= Wellington Naturist Club =

Naturist resort in New Zealand

The Wellington Naturist Club is a naturist resort located in Te Mārua, Upper Hutt, 38 km northeast of Wellington in the North Island of New Zealand. Its 4.7 ha of land hold facilities including a miniature golf course, volleyball court, picnic areas, spa and sauna, and extensive rhododendron gardens, with a large hall for a clubhouse. For accommodation, the resort has four lodges and over 150 campsites. The Club was founded in 1950, under the name "Wellington Sun and Health Society".

== Community events ==
The Wellington Naturist Club opens its gates to the public on one weekend each summer, and periodically hosts the New Zealand Naturist Federation (NZNF)'s annual national rally.
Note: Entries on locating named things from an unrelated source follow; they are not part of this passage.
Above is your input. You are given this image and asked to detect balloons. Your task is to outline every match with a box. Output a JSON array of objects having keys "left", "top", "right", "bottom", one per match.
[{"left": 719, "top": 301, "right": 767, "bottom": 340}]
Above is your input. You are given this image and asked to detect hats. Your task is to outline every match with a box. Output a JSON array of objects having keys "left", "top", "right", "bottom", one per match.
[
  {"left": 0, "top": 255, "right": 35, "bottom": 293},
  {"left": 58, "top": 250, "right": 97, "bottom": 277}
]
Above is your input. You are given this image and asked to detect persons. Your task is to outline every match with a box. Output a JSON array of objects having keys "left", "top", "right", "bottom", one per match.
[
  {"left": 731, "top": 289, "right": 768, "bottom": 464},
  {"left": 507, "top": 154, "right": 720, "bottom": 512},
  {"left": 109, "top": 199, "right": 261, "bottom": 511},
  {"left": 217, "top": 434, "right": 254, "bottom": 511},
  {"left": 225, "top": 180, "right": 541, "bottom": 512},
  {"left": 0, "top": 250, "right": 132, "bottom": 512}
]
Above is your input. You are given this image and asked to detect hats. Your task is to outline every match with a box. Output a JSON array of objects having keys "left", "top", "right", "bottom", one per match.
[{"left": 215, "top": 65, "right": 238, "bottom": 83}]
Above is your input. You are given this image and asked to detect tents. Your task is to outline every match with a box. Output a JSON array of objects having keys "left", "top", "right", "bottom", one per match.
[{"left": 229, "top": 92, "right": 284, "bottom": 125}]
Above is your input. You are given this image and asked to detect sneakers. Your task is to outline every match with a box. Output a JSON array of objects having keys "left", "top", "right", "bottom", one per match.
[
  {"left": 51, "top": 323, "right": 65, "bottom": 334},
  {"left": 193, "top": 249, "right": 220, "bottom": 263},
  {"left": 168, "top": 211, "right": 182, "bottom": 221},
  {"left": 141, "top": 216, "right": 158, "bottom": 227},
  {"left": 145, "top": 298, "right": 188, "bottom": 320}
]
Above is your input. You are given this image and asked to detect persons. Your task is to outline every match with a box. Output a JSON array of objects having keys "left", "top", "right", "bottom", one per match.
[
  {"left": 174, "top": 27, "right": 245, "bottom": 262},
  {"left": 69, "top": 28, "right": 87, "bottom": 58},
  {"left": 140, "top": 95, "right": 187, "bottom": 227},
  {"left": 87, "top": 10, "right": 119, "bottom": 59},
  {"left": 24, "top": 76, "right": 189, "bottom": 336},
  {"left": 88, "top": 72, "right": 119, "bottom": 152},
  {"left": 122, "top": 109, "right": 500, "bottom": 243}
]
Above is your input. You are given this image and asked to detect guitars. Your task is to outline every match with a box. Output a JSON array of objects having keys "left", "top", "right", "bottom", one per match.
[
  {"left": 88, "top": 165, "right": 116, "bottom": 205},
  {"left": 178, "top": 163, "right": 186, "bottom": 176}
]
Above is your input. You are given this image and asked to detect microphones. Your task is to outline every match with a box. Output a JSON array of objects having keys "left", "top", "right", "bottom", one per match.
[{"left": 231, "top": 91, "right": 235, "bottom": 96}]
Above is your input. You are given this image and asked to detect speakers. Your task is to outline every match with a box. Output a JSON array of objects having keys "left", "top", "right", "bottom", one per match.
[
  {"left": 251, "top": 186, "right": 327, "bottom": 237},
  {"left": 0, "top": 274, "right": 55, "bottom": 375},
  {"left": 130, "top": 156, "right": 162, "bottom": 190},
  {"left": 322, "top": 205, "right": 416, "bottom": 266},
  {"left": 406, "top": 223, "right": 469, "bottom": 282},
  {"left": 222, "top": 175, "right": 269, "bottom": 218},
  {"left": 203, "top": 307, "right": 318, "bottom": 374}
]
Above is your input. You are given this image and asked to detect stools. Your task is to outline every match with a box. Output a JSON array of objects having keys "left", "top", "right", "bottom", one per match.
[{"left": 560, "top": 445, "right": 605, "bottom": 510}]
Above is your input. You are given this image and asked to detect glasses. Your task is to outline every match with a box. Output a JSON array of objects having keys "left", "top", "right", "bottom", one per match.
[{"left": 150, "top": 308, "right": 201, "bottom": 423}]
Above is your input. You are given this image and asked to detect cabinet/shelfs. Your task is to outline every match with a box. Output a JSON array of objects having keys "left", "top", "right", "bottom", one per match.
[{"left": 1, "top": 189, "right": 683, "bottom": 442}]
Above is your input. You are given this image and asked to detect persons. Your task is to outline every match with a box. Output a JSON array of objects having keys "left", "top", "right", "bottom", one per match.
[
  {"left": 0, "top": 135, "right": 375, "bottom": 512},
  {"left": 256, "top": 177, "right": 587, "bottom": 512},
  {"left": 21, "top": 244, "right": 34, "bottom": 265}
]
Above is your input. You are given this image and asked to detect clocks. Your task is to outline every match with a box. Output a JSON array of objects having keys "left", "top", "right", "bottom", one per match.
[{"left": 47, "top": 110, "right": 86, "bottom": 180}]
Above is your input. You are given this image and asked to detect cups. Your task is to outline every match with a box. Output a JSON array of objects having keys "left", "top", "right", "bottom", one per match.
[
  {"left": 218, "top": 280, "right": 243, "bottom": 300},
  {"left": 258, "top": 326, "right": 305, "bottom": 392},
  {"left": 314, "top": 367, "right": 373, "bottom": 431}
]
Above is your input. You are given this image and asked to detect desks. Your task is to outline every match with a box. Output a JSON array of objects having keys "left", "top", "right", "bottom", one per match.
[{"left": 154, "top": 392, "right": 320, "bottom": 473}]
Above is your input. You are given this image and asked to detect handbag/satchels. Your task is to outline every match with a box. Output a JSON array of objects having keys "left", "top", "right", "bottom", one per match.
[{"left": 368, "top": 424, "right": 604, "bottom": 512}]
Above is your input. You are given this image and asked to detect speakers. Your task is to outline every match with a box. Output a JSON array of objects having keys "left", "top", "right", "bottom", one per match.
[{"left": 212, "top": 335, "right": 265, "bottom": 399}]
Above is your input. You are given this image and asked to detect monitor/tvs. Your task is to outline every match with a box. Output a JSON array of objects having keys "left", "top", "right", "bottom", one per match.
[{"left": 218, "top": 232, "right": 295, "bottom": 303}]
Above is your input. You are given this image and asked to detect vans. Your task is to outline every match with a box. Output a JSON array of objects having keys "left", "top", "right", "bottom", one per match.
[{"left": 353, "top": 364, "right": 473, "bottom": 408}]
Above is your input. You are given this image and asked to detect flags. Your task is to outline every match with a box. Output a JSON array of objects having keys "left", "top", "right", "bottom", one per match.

The Club regularly celebrates World Naked Gardening Day in May, but has also helped launch a National Nude Gardening Day in October, as May is a cold month in New Zealand. The Club's grounds have also been used as a wedding venue.

== 2016 INF World Congress ==
In November 2016, following lobbying by the NZNF in conjunction with Tourism New Zealand, the Club was the venue for the World Congress of the International Naturist Federation (INF), marking the second time the Congress had ever been held in the Southern Hemisphere. This Congress was marked by political unrest, as sitting INF president Sieglinde Ivo was voted out in favour of French delegate Armand Jamier by a narrow majority led by British Naturism delegates. The vote was overturned and Ivo returned to the presidency at a special World Congress in 2017, held in Vienna.